AG : Oui mais beaucoup moins que sur les autres films. Il y a des plans plus larges que dans les précédents films de Claire. Cependant la superficie des lieux nous a permis de travailler à distance avec le 50 mm la plupart du temps. Et puis de plus longues focales, régulièrement le 100 mm. On est allé jusqu’au 180 mm pas mal de fois.
La caméra était sur un Peewe souvent en mouvement. Pour les séquences tournées à l’épaule j’ai utilisé l’Easyrig car un 50 mm Master Prime sur une Epic, ça fait un truc importable ! Par exemple pour une séquence inspirée du film de Kurosawa, Entre le ciel et l’enfer, une déambulation du personnage principal, Vincent Lindon, dans un passage dédié à la drogue et à la prostitution. L’effet recherché était étrange, fugitif, à la manière d’un cauchemar. Je l’ai utilisé pour lutter contre le poids de ces objectifs et rester libre des mouvements, plonger vers le sol, s’accroupir, remonter, se cogner aux gens…
Il y a une autre scène que j’ai beaucoup aimé tourner : Marco (Vincent Lindon), imagine une vengeance dramatique, une sorte de pensée éveillée. Il est à l’origine de la disparition d’un enfant et se représente la scène qui s’en suivrait : la recherche en forêt de nuit d’une équipe de policiers et de militaires. J’ai suivi les militaires à qui j’avais donné des lampes de poche.
Jean-Pierre, le chef électricien, me suivait avec une perche et une petite lumière au bout, la seule source utilisée, il regardait ce que je filmais et me suivait comme s’il était une lampe torche. Puis à la découverte du vélo de l’enfant, sa mère (Chiara Mastrionni) surgit du noir… Ça a été un moment de complicité et de collaboration avec Jean-Pierre Baronsky qui m’a permis de ne rien m’interdire…

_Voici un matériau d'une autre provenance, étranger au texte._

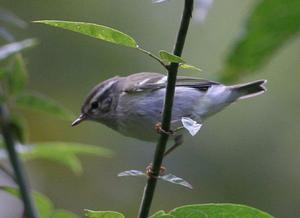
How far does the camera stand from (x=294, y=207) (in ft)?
20.4

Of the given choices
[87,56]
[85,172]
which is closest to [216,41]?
[87,56]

Je voudrais mentionner justement l’excellent travail de mon équipe. Je peux dire qu’ils ont rendu tout possible. Il y avait donc Marion Befve, la 1re assistante, Marion Peyrollaz la 2e assistante , Jean-Pierre Baronsky, le chef électricien et François Tille, le chef machiniste.
Cela fait longtemps maintenant que je travaille avec Jean-Pierre Baronsky.
Il est exceptionnel, il honore chaque jour la notion de collaboration humainement et professionnellement.

A ce jour le film n’est pas encore terminé ! Nous sommes le 6 mai, j’ai une semaine d’étalonnage, les DCP doivent être prêts le 15 mai et il y a deux jours, nous tournions encore !

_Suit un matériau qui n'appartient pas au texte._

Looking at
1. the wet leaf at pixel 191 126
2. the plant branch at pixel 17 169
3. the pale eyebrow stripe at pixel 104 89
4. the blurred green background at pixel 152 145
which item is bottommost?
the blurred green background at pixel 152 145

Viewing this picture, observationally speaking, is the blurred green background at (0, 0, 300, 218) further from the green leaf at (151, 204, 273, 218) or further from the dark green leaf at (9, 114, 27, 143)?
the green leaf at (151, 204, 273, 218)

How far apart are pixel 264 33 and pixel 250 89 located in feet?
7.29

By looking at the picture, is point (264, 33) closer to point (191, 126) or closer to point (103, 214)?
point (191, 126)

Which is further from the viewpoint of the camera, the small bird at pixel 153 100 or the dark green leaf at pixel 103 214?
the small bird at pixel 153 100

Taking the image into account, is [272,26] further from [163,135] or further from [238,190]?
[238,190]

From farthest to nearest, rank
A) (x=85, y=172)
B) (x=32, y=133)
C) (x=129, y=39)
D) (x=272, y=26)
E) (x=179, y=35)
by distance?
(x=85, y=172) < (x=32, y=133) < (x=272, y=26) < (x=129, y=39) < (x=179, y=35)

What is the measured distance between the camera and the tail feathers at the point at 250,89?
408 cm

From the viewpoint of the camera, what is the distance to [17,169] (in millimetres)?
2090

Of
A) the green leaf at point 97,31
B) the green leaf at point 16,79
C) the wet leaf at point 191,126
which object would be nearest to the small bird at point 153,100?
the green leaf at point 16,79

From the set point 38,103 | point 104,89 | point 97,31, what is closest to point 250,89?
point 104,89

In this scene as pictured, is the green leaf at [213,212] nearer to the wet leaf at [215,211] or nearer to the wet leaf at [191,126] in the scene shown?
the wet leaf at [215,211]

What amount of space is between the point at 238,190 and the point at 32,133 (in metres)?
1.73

Depuis la fin du tournage, j’ai essayé de prendre du recul sur la différence entre tournage en numérique et tournage en argentique. Quelques réflexions qui sont celles d’aujourd’hui…

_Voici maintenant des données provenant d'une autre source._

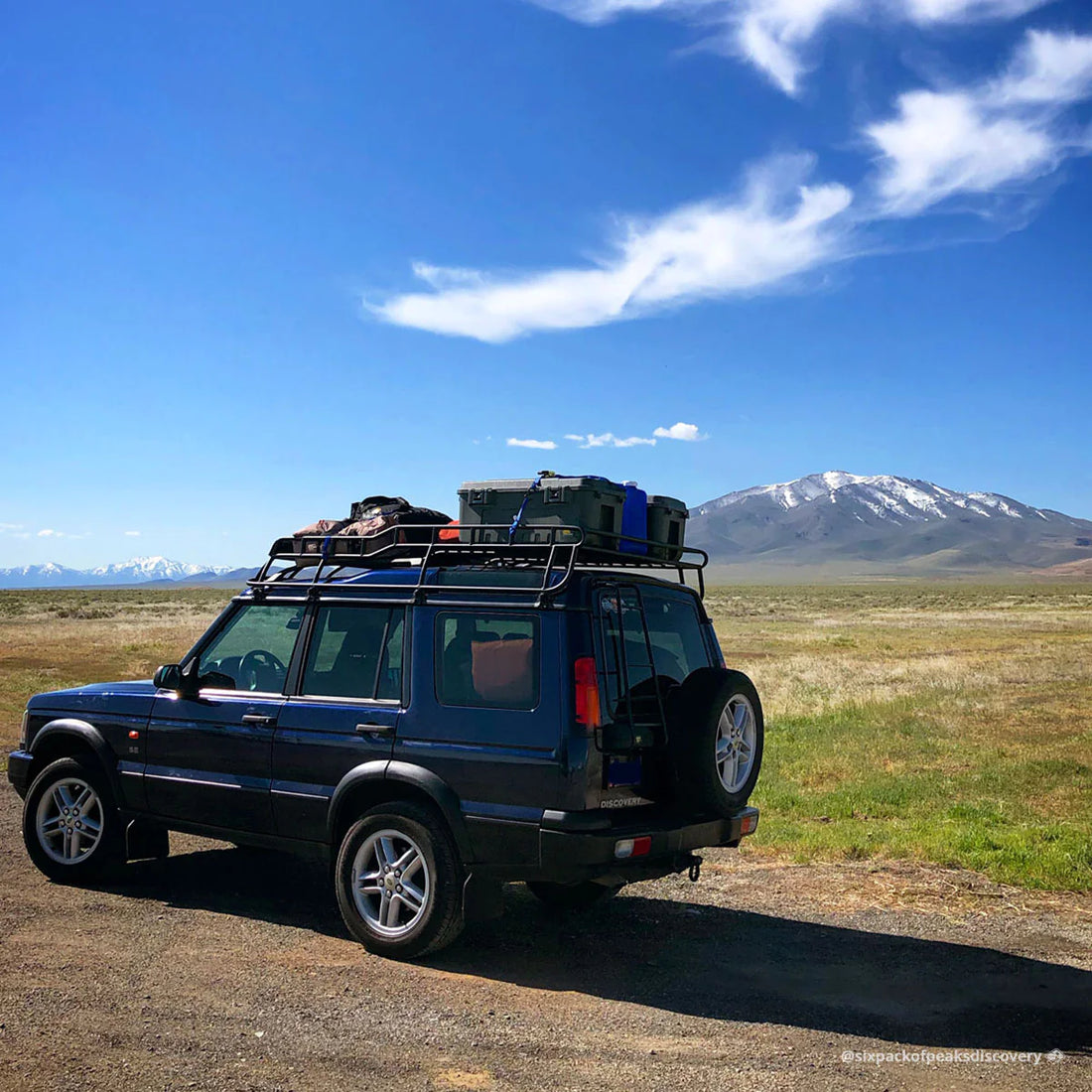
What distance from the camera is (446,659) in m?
5.95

Il y a quelque chose de paradoxal avec le numérique qui consiste en un déplacement.
Avec l’argentique existait un mystère, celui du négatif, son impression puis son développement. Le temps d’attente contribuait à l’existence même de ce mystère. Cette béance semblait appartenir à la personne en charge de l’image. On essayait de cacher que c’était un suspens pour nous aussi parfois ! Puis la séance des rushes arrivait !
Aujourd’hui, le numérique propose à la fois une immédiateté et des couches d’intermédiaires : images compressées, écran d’Avid et autres rétro-éclairés, etc., etc.
Tout le monde peut avoir accès à ces états " intermédiaires " de l’image. Comment faire autrement que prendre au comptant ce que l’on voit ? Cela induit des tas d’avis, des tas de suggestions qui sont parfois troublants et qui peuvent faire perdre le fil.
On ne peut plus dire : « Ça tourne ! » de la même manière. Ou du moins " ça tourne " mais ce sont les images qui tournent.
Chaque vision sollicite une impression, une pensée, et par là même un autre choix dans lequel on peut se perdre. Ce petit mystère de l’argentique était, au fond, celui du choix de l’image relié en direct au film et à la personne en charge de la photographie.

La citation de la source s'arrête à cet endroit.